7. Bootstrap CI for indirect effect

fit <- sem(mod, data=df, se="bootstrap", bootstrap=5000)
parameterEstimates(fit, boot.ci.type="bca.simple", standardized=TRUE)

8. Bayesian SEM (blavaan)

library(blavaan)
fit <- bsem(mod, data=df, n.chains=4, burnin=2000, sample=4000)

매 결정 기준

상황 Approach
Continuous indicators, large n MLR (robust ML)
Ordinal / Likert WLSMV
Small n (<200) Bayesian (blavaan)
Latent + multiple regression SEM > separate regressions (errors-in-vars)
Mediation bootstrap CI for indirect
Longitudinal LGC / cross-lagged panel
Complex / non-recursive SEM (path-only OK)

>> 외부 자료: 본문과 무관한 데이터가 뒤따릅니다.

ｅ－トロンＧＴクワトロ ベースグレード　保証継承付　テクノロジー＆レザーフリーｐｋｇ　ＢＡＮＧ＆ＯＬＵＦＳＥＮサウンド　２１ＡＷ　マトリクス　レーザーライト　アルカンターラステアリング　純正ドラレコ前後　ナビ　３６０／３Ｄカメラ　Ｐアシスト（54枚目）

기본값: lavaan (R) 의 가장 mature → Python 만 시 semopy → fit indices 의 multiple report.

🔗 Graph

🤖 LLM 활용

언제: model specification draft, fit-indices interpretation, mediation explanation, paper writing. 언제 X: 매 estimation 자체 — lavaan/semopy 의 사용.

안티패턴

  • Modification indices 의 chase: 매 fit 의 향상 의 위해 path 의 add → 매 capitalize on chance, theory 의 lost.
  • Rejecting model on χ² alone: 매 large n 의 χ² 의 always reject — 매 RMSEA, CFI 의 결합.
  • Reflective vs formative confusion: 매 wrong specification 의 estimate 의 bias.
  • Causal claim from cross-sectional SEM: 매 directional path 의 causal X — 매 longitudinal / experiment 의 필요.
  • Underidentified model: 매 df < 0 → 매 estimation impossible.
  • n < 200 with many parameters: 매 unstable — 매 Bayesian 의 권장.

🧪 검증 / 중복

  • Verified (Kline Principles and Practice of SEM, lavaan docs, Hu & Bentler 1999 cutoffs).
  • 신뢰도 A.

🕓 Changelog

날짜 변경
2026-05-08 Phase 1
2026-05-10 Manual cleanup — SEM components, fit, lavaan/semopy patterns.